For 2019, Trump asked for 50,000 “detention beds.” ICE needs many beds because judges and migrants’ lawyers try to stretch the time needed to deport each migrant. Many of the lawyers are progressive ideologues who oppose any deportations. So if the progressive lawyers double the time needed to deport each migrant, they also halve the number of migrants who get deported.

Officials normally put a higher priority on deporting violent criminals illegals and illegals caught driving while drunk. But many of the criminal migrants are aided by lawyers eager to slow deportations. If the Democrats can shrink the number of detention beds, then enforcement officials would be unable to deport the many lower-priority economic migrants who are hired instead of Americans.

The cap on detention beds would not “Abolish ICE,” as sought by some Democratic legislators, but would freeze ICE and prevent it from reducing the population of at least 12 million illegal migrants. The plan would create an invisible bureaucratic amnesty for economic migrants who do not commit violent crimes — but who also drive down wages and spike rents for Americans.

For example, the median household income in Roybal-Allard’s migrant-heavy district was just $47,190, including government-provided benefits. Nationwide, median household income in 2017. was roughly $60,000. The “median” term shows the mid-point: Half of the households in an area earn above the median number, and half earn below the median number. this means half the households in Roybal-Allard’s district earned less than $47,1190 in 2017.

Also, the number of migrants who are jailed for crimes — especially for drug sales — far exceeds their percentage of the population:

The Republicans on the DHS panel include Alabama Republican Sen. Richard Shelby, West Virginia Sen. Shelley Moore Capito, North Dakota Sen. John Hoeven, Missouri Sen. Roy Blunt, Texas Rep. Kay Granger, Tennesee Rep. Chuck Fleischmann, Georgia Rep. Tom Graves, and Mississippi Rep. Steven Palazzo.
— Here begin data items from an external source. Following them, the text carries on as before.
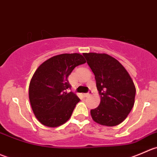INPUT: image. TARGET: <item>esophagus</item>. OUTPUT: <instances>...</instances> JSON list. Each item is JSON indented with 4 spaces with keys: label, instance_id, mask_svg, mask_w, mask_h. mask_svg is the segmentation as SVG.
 <instances>
[{
    "label": "esophagus",
    "instance_id": "34e87169",
    "mask_svg": "<svg viewBox=\"0 0 157 157\" xmlns=\"http://www.w3.org/2000/svg\"><path fill=\"white\" fill-rule=\"evenodd\" d=\"M91 91H88V93L84 94V96H85V98H88V97H89V96H91Z\"/></svg>",
    "mask_w": 157,
    "mask_h": 157
}]
</instances>
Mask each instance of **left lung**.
Here are the masks:
<instances>
[{
  "instance_id": "1",
  "label": "left lung",
  "mask_w": 157,
  "mask_h": 157,
  "mask_svg": "<svg viewBox=\"0 0 157 157\" xmlns=\"http://www.w3.org/2000/svg\"><path fill=\"white\" fill-rule=\"evenodd\" d=\"M94 75L100 105L91 110L93 121L104 126L120 124L134 105L136 88L125 68L105 53H83Z\"/></svg>"
}]
</instances>
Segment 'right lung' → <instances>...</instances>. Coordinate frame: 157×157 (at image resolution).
Returning <instances> with one entry per match:
<instances>
[{
    "instance_id": "right-lung-1",
    "label": "right lung",
    "mask_w": 157,
    "mask_h": 157,
    "mask_svg": "<svg viewBox=\"0 0 157 157\" xmlns=\"http://www.w3.org/2000/svg\"><path fill=\"white\" fill-rule=\"evenodd\" d=\"M85 63L79 53L55 56L36 70L29 86V98L37 120L46 127L56 128L66 123L80 101L73 92L68 77L76 66Z\"/></svg>"
}]
</instances>
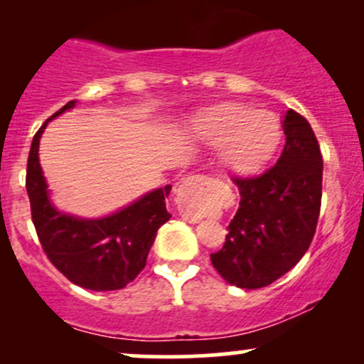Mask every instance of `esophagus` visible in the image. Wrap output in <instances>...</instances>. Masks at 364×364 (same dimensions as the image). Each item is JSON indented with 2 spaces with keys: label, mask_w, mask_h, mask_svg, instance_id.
Returning a JSON list of instances; mask_svg holds the SVG:
<instances>
[{
  "label": "esophagus",
  "mask_w": 364,
  "mask_h": 364,
  "mask_svg": "<svg viewBox=\"0 0 364 364\" xmlns=\"http://www.w3.org/2000/svg\"><path fill=\"white\" fill-rule=\"evenodd\" d=\"M207 179L208 178H205V176H190L186 179V181H190V183H207ZM183 219L185 220H188V223L190 224H196L200 220V215H196V214H191V212H188V210H185L183 212Z\"/></svg>",
  "instance_id": "1"
}]
</instances>
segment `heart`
Instances as JSON below:
<instances>
[{
  "label": "heart",
  "instance_id": "heart-1",
  "mask_svg": "<svg viewBox=\"0 0 364 364\" xmlns=\"http://www.w3.org/2000/svg\"><path fill=\"white\" fill-rule=\"evenodd\" d=\"M190 136L207 147H220V162L236 174L255 173L274 156L281 141L275 114L252 104L224 101L202 107L190 121Z\"/></svg>",
  "mask_w": 364,
  "mask_h": 364
}]
</instances>
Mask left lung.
<instances>
[{"label":"left lung","instance_id":"8db88e82","mask_svg":"<svg viewBox=\"0 0 364 364\" xmlns=\"http://www.w3.org/2000/svg\"><path fill=\"white\" fill-rule=\"evenodd\" d=\"M286 145L274 168L257 178H235L240 208L223 250L210 255L224 281L241 289L265 287L303 258L315 236L323 161L306 119L286 111Z\"/></svg>","mask_w":364,"mask_h":364}]
</instances>
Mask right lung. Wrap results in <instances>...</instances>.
<instances>
[{"mask_svg": "<svg viewBox=\"0 0 364 364\" xmlns=\"http://www.w3.org/2000/svg\"><path fill=\"white\" fill-rule=\"evenodd\" d=\"M77 101L56 111L32 140L27 161V186L32 223L46 255L60 272L90 291H116L141 272L156 241L157 229L171 219L166 196L171 185L149 191L129 205L97 219H85L54 207L39 162L44 128Z\"/></svg>", "mask_w": 364, "mask_h": 364, "instance_id": "obj_1", "label": "right lung"}]
</instances>
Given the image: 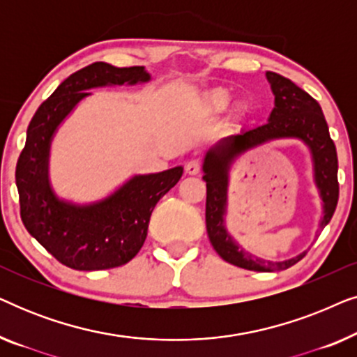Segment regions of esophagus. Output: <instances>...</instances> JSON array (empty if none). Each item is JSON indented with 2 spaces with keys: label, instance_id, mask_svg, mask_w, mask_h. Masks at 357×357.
Masks as SVG:
<instances>
[{
  "label": "esophagus",
  "instance_id": "1",
  "mask_svg": "<svg viewBox=\"0 0 357 357\" xmlns=\"http://www.w3.org/2000/svg\"><path fill=\"white\" fill-rule=\"evenodd\" d=\"M199 169H202V164H199L198 159H192L190 162H187V165H185V172L188 175H198Z\"/></svg>",
  "mask_w": 357,
  "mask_h": 357
}]
</instances>
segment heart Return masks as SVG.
<instances>
[{
  "mask_svg": "<svg viewBox=\"0 0 357 357\" xmlns=\"http://www.w3.org/2000/svg\"><path fill=\"white\" fill-rule=\"evenodd\" d=\"M232 102V94L226 89H213L204 94L202 99H199V109L204 115H218L222 114L224 110L231 105ZM247 114L245 105H238L237 109V116L238 119H243Z\"/></svg>",
  "mask_w": 357,
  "mask_h": 357,
  "instance_id": "b5f03b06",
  "label": "heart"
}]
</instances>
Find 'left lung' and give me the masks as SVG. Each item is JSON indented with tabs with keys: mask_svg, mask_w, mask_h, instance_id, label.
Instances as JSON below:
<instances>
[{
	"mask_svg": "<svg viewBox=\"0 0 357 357\" xmlns=\"http://www.w3.org/2000/svg\"><path fill=\"white\" fill-rule=\"evenodd\" d=\"M275 107L265 125L242 128L208 148L203 158V180L206 182V231L218 255L243 270L275 273L296 265L307 250L286 260H266L247 252L226 227L231 170L238 158L258 146L281 139H297L309 149L312 178L321 199L320 231L330 222L338 203V158L330 138L328 125L319 102L287 77L266 71Z\"/></svg>",
	"mask_w": 357,
	"mask_h": 357,
	"instance_id": "left-lung-1",
	"label": "left lung"
}]
</instances>
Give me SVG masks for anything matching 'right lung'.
<instances>
[{"label":"right lung","instance_id":"1","mask_svg":"<svg viewBox=\"0 0 357 357\" xmlns=\"http://www.w3.org/2000/svg\"><path fill=\"white\" fill-rule=\"evenodd\" d=\"M151 81L144 66L116 68L96 61L66 77L38 107L19 155L16 185L21 218L29 234L63 265L81 271L109 270L128 263L148 236L155 203L175 187L183 167L135 174L94 202L63 198L50 180L56 131L92 89L138 86Z\"/></svg>","mask_w":357,"mask_h":357}]
</instances>
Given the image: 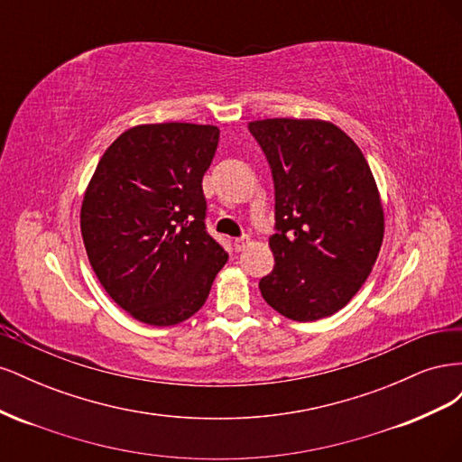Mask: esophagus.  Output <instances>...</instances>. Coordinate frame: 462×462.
<instances>
[{
    "label": "esophagus",
    "instance_id": "esophagus-1",
    "mask_svg": "<svg viewBox=\"0 0 462 462\" xmlns=\"http://www.w3.org/2000/svg\"><path fill=\"white\" fill-rule=\"evenodd\" d=\"M246 245H248L246 236H243V239H235V241H233V248L236 250V253H241V250H245Z\"/></svg>",
    "mask_w": 462,
    "mask_h": 462
}]
</instances>
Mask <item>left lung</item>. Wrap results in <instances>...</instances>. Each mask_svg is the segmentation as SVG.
Wrapping results in <instances>:
<instances>
[{"mask_svg": "<svg viewBox=\"0 0 462 462\" xmlns=\"http://www.w3.org/2000/svg\"><path fill=\"white\" fill-rule=\"evenodd\" d=\"M248 131L275 185L273 272L263 300L295 321L339 312L365 285L383 243L385 219L365 153L324 119H258Z\"/></svg>", "mask_w": 462, "mask_h": 462, "instance_id": "left-lung-1", "label": "left lung"}]
</instances>
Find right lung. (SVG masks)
Segmentation results:
<instances>
[{
	"mask_svg": "<svg viewBox=\"0 0 462 462\" xmlns=\"http://www.w3.org/2000/svg\"><path fill=\"white\" fill-rule=\"evenodd\" d=\"M219 129L146 123L104 152L80 206L88 262L114 302L148 326L197 314L227 253L206 233L202 177Z\"/></svg>",
	"mask_w": 462,
	"mask_h": 462,
	"instance_id": "right-lung-1",
	"label": "right lung"
}]
</instances>
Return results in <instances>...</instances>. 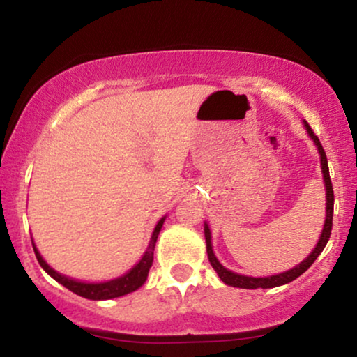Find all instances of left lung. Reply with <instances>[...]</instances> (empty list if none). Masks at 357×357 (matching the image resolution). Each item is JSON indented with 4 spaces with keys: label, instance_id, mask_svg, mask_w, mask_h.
Listing matches in <instances>:
<instances>
[{
    "label": "left lung",
    "instance_id": "8db88e82",
    "mask_svg": "<svg viewBox=\"0 0 357 357\" xmlns=\"http://www.w3.org/2000/svg\"><path fill=\"white\" fill-rule=\"evenodd\" d=\"M305 128L308 132L310 138L313 139L314 145L318 146L319 151V158H321V171H323V179H324V188H326V220H324V227L321 236H319V241L314 247L313 252L306 257V259L301 261L300 265L293 267L290 270L283 273H277V275H270V277H247V275H241L232 272V270H227L222 267V264L218 260V257L214 255L212 252V242H211V229L209 225L204 224V237H206V249H207V257H209V261L212 265V268L215 270L219 275V278L222 280L225 285L229 287H237V288H249V290H255V288H273V287H280L285 285V283L293 282L295 278H298L301 273H305L313 261L318 259V255L321 254L324 247L329 241V236H331V227H333V207H335V192H333V184H331V178H329V169H328V160H326V153H324L321 143L317 135L313 133L311 126L305 121Z\"/></svg>",
    "mask_w": 357,
    "mask_h": 357
}]
</instances>
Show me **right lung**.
<instances>
[{"label": "right lung", "instance_id": "add662e5", "mask_svg": "<svg viewBox=\"0 0 357 357\" xmlns=\"http://www.w3.org/2000/svg\"><path fill=\"white\" fill-rule=\"evenodd\" d=\"M165 219L166 218H161L158 220L155 231H153L150 245H148V249L145 252V255L142 257V260H139L138 264L130 270V272H126L123 277L110 280V282L85 283V282H79V280H72L69 277H66V275L57 273L56 270L49 267L46 261H44V259L39 254V250L36 249V245L33 243L36 259H38L40 267L46 270V272L51 275L56 282L61 283V285H64L66 288H69V290L74 291L75 295L84 296V298H89V300H110V298H116V296H123L126 293L138 290V288L146 282L148 272H150L153 265V252H155L158 236H160V231L161 227H163Z\"/></svg>", "mask_w": 357, "mask_h": 357}]
</instances>
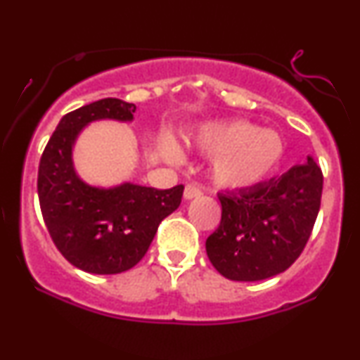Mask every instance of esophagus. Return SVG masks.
Returning a JSON list of instances; mask_svg holds the SVG:
<instances>
[{
    "label": "esophagus",
    "instance_id": "34e87169",
    "mask_svg": "<svg viewBox=\"0 0 360 360\" xmlns=\"http://www.w3.org/2000/svg\"><path fill=\"white\" fill-rule=\"evenodd\" d=\"M201 194H203V191L194 184H188L184 188V200H194V198H200Z\"/></svg>",
    "mask_w": 360,
    "mask_h": 360
}]
</instances>
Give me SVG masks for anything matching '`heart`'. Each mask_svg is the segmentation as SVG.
I'll return each instance as SVG.
<instances>
[{
    "label": "heart",
    "instance_id": "b5f03b06",
    "mask_svg": "<svg viewBox=\"0 0 360 360\" xmlns=\"http://www.w3.org/2000/svg\"><path fill=\"white\" fill-rule=\"evenodd\" d=\"M188 146L212 155V176L226 189H249L267 179L283 160L286 146L278 131L257 128L247 120L205 123L189 135ZM164 157L179 164L183 154L171 140L162 147Z\"/></svg>",
    "mask_w": 360,
    "mask_h": 360
}]
</instances>
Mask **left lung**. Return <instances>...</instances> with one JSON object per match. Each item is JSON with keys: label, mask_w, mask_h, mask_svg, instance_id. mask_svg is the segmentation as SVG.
Instances as JSON below:
<instances>
[{"label": "left lung", "mask_w": 360, "mask_h": 360, "mask_svg": "<svg viewBox=\"0 0 360 360\" xmlns=\"http://www.w3.org/2000/svg\"><path fill=\"white\" fill-rule=\"evenodd\" d=\"M321 189V169L308 155L279 177L218 194L221 221L206 238L214 269L232 281H262L286 271L311 235Z\"/></svg>", "instance_id": "obj_1"}]
</instances>
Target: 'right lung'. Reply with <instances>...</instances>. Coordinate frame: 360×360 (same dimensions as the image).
Here are the masks:
<instances>
[{
    "mask_svg": "<svg viewBox=\"0 0 360 360\" xmlns=\"http://www.w3.org/2000/svg\"><path fill=\"white\" fill-rule=\"evenodd\" d=\"M137 106L117 98L89 103L57 125L39 166L40 210L60 254L91 274H118L140 262L157 226L181 205L184 186L155 189L135 183L91 186L74 167L76 140L89 123L131 122Z\"/></svg>",
    "mask_w": 360,
    "mask_h": 360,
    "instance_id": "right-lung-1",
    "label": "right lung"
}]
</instances>
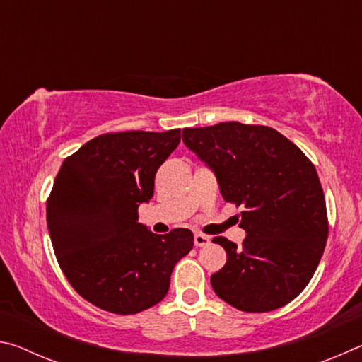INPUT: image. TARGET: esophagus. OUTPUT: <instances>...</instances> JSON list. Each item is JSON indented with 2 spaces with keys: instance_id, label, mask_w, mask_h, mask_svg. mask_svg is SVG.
<instances>
[{
  "instance_id": "34e87169",
  "label": "esophagus",
  "mask_w": 362,
  "mask_h": 362,
  "mask_svg": "<svg viewBox=\"0 0 362 362\" xmlns=\"http://www.w3.org/2000/svg\"><path fill=\"white\" fill-rule=\"evenodd\" d=\"M194 244L198 247H204L207 244H211V238L206 235H201V233H196L194 235Z\"/></svg>"
}]
</instances>
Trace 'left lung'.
I'll list each match as a JSON object with an SVG mask.
<instances>
[{
    "mask_svg": "<svg viewBox=\"0 0 362 362\" xmlns=\"http://www.w3.org/2000/svg\"><path fill=\"white\" fill-rule=\"evenodd\" d=\"M183 144L217 177L226 203L243 206L238 247L214 238L226 263L212 289L235 308L265 313L292 302L313 278L327 241V212L313 163L268 126L185 127Z\"/></svg>",
    "mask_w": 362,
    "mask_h": 362,
    "instance_id": "left-lung-1",
    "label": "left lung"
}]
</instances>
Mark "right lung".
<instances>
[{
  "mask_svg": "<svg viewBox=\"0 0 362 362\" xmlns=\"http://www.w3.org/2000/svg\"><path fill=\"white\" fill-rule=\"evenodd\" d=\"M180 142V129L103 134L65 158L47 198L52 247L79 296L116 315L140 313L166 297L193 233L155 235L139 223L155 175Z\"/></svg>",
  "mask_w": 362,
  "mask_h": 362,
  "instance_id": "right-lung-1",
  "label": "right lung"
}]
</instances>
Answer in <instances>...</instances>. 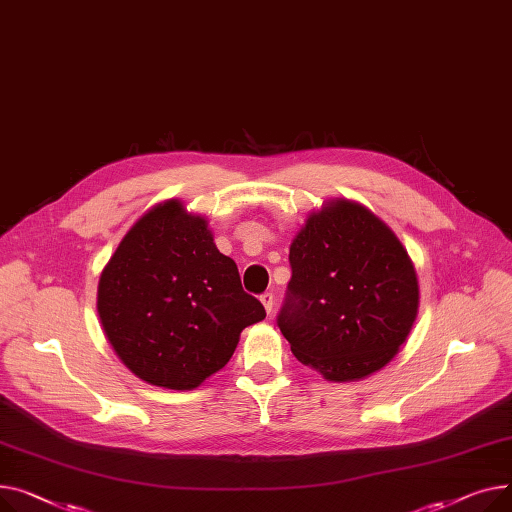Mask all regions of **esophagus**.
I'll use <instances>...</instances> for the list:
<instances>
[{"instance_id":"obj_1","label":"esophagus","mask_w":512,"mask_h":512,"mask_svg":"<svg viewBox=\"0 0 512 512\" xmlns=\"http://www.w3.org/2000/svg\"><path fill=\"white\" fill-rule=\"evenodd\" d=\"M260 302H262V306H264L266 314H270V312H273V308H275V295L266 291V293H262V295H260Z\"/></svg>"}]
</instances>
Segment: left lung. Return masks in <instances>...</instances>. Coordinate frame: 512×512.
<instances>
[{"instance_id":"8db88e82","label":"left lung","mask_w":512,"mask_h":512,"mask_svg":"<svg viewBox=\"0 0 512 512\" xmlns=\"http://www.w3.org/2000/svg\"><path fill=\"white\" fill-rule=\"evenodd\" d=\"M279 328L293 355L330 382L368 378L397 357L419 310L413 260L364 204L333 198L289 246Z\"/></svg>"}]
</instances>
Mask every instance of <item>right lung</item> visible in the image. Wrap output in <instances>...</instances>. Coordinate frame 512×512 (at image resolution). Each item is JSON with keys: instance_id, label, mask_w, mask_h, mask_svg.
<instances>
[{"instance_id": "1", "label": "right lung", "mask_w": 512, "mask_h": 512, "mask_svg": "<svg viewBox=\"0 0 512 512\" xmlns=\"http://www.w3.org/2000/svg\"><path fill=\"white\" fill-rule=\"evenodd\" d=\"M97 312L122 364L171 390L223 370L242 330L266 316L206 217L177 198L148 208L122 237L101 270Z\"/></svg>"}]
</instances>
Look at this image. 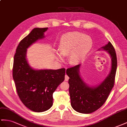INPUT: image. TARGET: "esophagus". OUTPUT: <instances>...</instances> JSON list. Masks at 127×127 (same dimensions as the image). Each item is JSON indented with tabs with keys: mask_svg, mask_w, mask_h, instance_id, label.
Returning <instances> with one entry per match:
<instances>
[{
	"mask_svg": "<svg viewBox=\"0 0 127 127\" xmlns=\"http://www.w3.org/2000/svg\"><path fill=\"white\" fill-rule=\"evenodd\" d=\"M69 77H68V76H67L66 74V75L65 76V80L67 81L68 80H69Z\"/></svg>",
	"mask_w": 127,
	"mask_h": 127,
	"instance_id": "34e87169",
	"label": "esophagus"
}]
</instances>
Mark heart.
<instances>
[{
	"instance_id": "obj_1",
	"label": "heart",
	"mask_w": 127,
	"mask_h": 127,
	"mask_svg": "<svg viewBox=\"0 0 127 127\" xmlns=\"http://www.w3.org/2000/svg\"><path fill=\"white\" fill-rule=\"evenodd\" d=\"M93 47V41L90 37L81 32H72L61 37L56 57L62 60L63 57L69 56V62L77 64L85 58Z\"/></svg>"
}]
</instances>
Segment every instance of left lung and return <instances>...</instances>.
<instances>
[{
  "label": "left lung",
  "instance_id": "left-lung-1",
  "mask_svg": "<svg viewBox=\"0 0 127 127\" xmlns=\"http://www.w3.org/2000/svg\"><path fill=\"white\" fill-rule=\"evenodd\" d=\"M98 51H106L111 58V67L106 78L98 85H90L80 74L81 64L69 68L66 73L69 77V93L71 105L74 110L83 114L93 113L105 102L114 86L117 69V58L114 48L110 42Z\"/></svg>",
  "mask_w": 127,
  "mask_h": 127
}]
</instances>
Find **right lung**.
<instances>
[{
  "label": "right lung",
  "mask_w": 127,
  "mask_h": 127,
  "mask_svg": "<svg viewBox=\"0 0 127 127\" xmlns=\"http://www.w3.org/2000/svg\"><path fill=\"white\" fill-rule=\"evenodd\" d=\"M48 28H35L20 41L16 50L13 78L19 98L35 112H43L53 106V94L65 79V69H35L29 64L27 49L45 37Z\"/></svg>",
  "instance_id": "add662e5"
}]
</instances>
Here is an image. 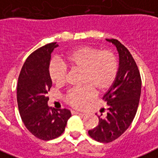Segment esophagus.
I'll return each mask as SVG.
<instances>
[{
  "mask_svg": "<svg viewBox=\"0 0 158 158\" xmlns=\"http://www.w3.org/2000/svg\"><path fill=\"white\" fill-rule=\"evenodd\" d=\"M72 113L74 114H79V115H84L85 113H81V112H78V111H72Z\"/></svg>",
  "mask_w": 158,
  "mask_h": 158,
  "instance_id": "esophagus-1",
  "label": "esophagus"
}]
</instances>
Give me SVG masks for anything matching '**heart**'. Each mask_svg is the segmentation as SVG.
Wrapping results in <instances>:
<instances>
[{"label":"heart","instance_id":"obj_1","mask_svg":"<svg viewBox=\"0 0 158 158\" xmlns=\"http://www.w3.org/2000/svg\"><path fill=\"white\" fill-rule=\"evenodd\" d=\"M65 60L72 69L81 70V88L72 89L66 94V102L73 107L81 109L94 97L93 89L105 91L111 87L118 73V61L110 51L84 46L68 52ZM48 73L56 85H63L67 75V68L64 64L52 60L49 64Z\"/></svg>","mask_w":158,"mask_h":158}]
</instances>
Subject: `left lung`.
Instances as JSON below:
<instances>
[{
    "label": "left lung",
    "mask_w": 158,
    "mask_h": 158,
    "mask_svg": "<svg viewBox=\"0 0 158 158\" xmlns=\"http://www.w3.org/2000/svg\"><path fill=\"white\" fill-rule=\"evenodd\" d=\"M106 40L115 46L119 63L116 79L103 96L108 105L107 115L98 116V125L88 131L91 138L101 143L116 140L128 128L136 114L141 93L140 72L131 53L117 40Z\"/></svg>",
    "instance_id": "obj_1"
}]
</instances>
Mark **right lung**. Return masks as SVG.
Wrapping results in <instances>:
<instances>
[{
    "instance_id": "obj_1",
    "label": "right lung",
    "mask_w": 158,
    "mask_h": 158,
    "mask_svg": "<svg viewBox=\"0 0 158 158\" xmlns=\"http://www.w3.org/2000/svg\"><path fill=\"white\" fill-rule=\"evenodd\" d=\"M57 47L56 43L48 44L30 55L18 77L17 100L22 120L30 132L44 140L60 136L71 117L69 110H56L48 105L47 94L52 85L48 67Z\"/></svg>"
}]
</instances>
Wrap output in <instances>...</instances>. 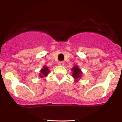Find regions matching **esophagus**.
<instances>
[{"mask_svg": "<svg viewBox=\"0 0 122 122\" xmlns=\"http://www.w3.org/2000/svg\"><path fill=\"white\" fill-rule=\"evenodd\" d=\"M58 65H60V66H63V65H64V62H62V61H60V62H58Z\"/></svg>", "mask_w": 122, "mask_h": 122, "instance_id": "34e87169", "label": "esophagus"}]
</instances>
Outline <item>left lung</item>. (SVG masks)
Wrapping results in <instances>:
<instances>
[{"label": "left lung", "instance_id": "obj_1", "mask_svg": "<svg viewBox=\"0 0 122 122\" xmlns=\"http://www.w3.org/2000/svg\"><path fill=\"white\" fill-rule=\"evenodd\" d=\"M71 70L73 71V76L74 79H77L80 78L81 75V70L78 68V66H74L73 68L71 69Z\"/></svg>", "mask_w": 122, "mask_h": 122}]
</instances>
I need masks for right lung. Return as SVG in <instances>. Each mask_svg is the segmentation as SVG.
<instances>
[{"label": "right lung", "instance_id": "add662e5", "mask_svg": "<svg viewBox=\"0 0 122 122\" xmlns=\"http://www.w3.org/2000/svg\"><path fill=\"white\" fill-rule=\"evenodd\" d=\"M49 71H49V70L48 69V68L47 67V66H44L43 68L41 70L40 72L41 74H40V76L41 77H45V76H46L48 75V74L49 73Z\"/></svg>", "mask_w": 122, "mask_h": 122}]
</instances>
The Democrats are Vermont Sen. Patrick Leahy, Illinois Sen. Richard Durbin, Montana Sen. Jon Tester, New York Rep. Nita Lowey, California Rep. Lucille Roybal-Allard, North Carolina Rep. David Price, California Rep. Barbara Lee, Texas Rep. Henry Cuellar, and California Rep. Pete Aguilar.

The establishment’s economic policy of using legal and illegal migration to boost economic growth shifts enormous wealth from young employees towards older investors by flooding the market with cheap white-collar and blue-collar foreign labor.

That annual flood of roughly one million legal immigrants — as well as visa workers and illegal immigrants — spikes profits and Wall Street values by shrinking salaries for 150 million blue-collar and white-collar employees and especially wages for the four million young Americans who join the labor force each year.

The cheap labor policy widens wealth gaps, reduces high tech investment, increases state and local tax burdens, hurts kids’ schools and college education, pushes Americans away from high tech careers, and sidelines millions of marginalized Americans, including many who are now struggling with fentanyl addictions.

Immigration also steers investment and wealth away from towns in Heartland states because coastal investors can more easily hire and supervise the large immigrant populations who prefer to live in coastal cities. In turn, that coastal investment flow drives up coastal real estate prices and pushes poor U.S. Americans, including Latinos and blacks, out of prosperous cities such as Berkeley and Oakland, California.